**Records for this exercise:**
-- Opening Marker --
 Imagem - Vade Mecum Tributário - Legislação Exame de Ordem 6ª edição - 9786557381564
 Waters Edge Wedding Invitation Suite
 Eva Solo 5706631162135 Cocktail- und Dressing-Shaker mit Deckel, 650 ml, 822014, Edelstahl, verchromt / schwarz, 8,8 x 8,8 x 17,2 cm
-- Closing Marker --
-- Opening Marker --
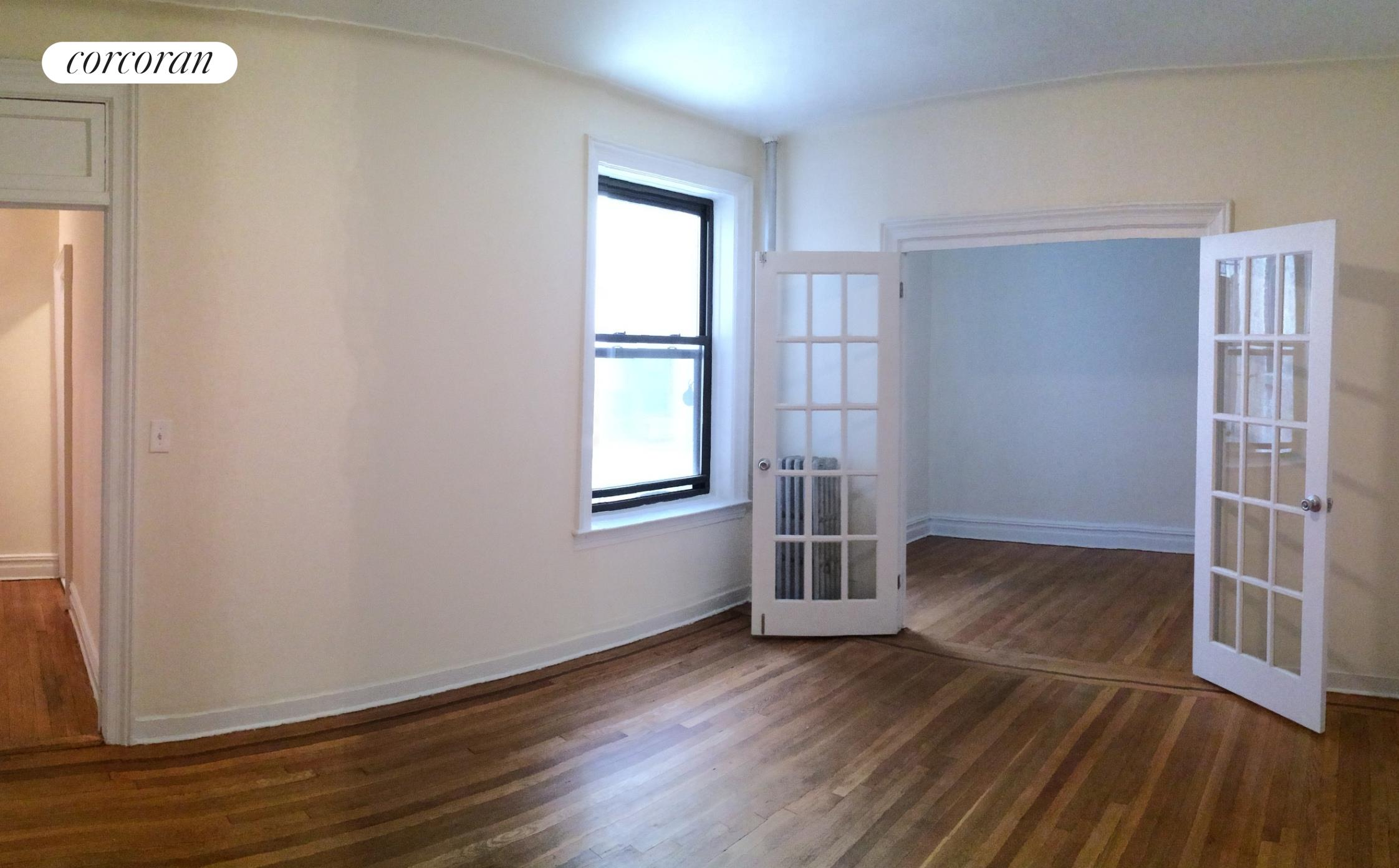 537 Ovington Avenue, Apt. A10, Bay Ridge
-- Closing Marker --
**Task directions:**
Copy out only the lines of the records above from the one with "Imagem - Vade" through the one with "Eva Solo 5706631162135", exactly as they stand, both included.

**Final answer:**
 Imagem - Vade Mecum Tributário - Legislação Exame de Ordem 6ª edição - 9786557381564
 Waters Edge Wedding Invitation Suite
 Eva Solo 5706631162135 Cocktail- und Dressing-Shaker mit Deckel, 650 ml, 822014, Edelstahl, verchromt / schwarz, 8,8 x 8,8 x 17,2 cm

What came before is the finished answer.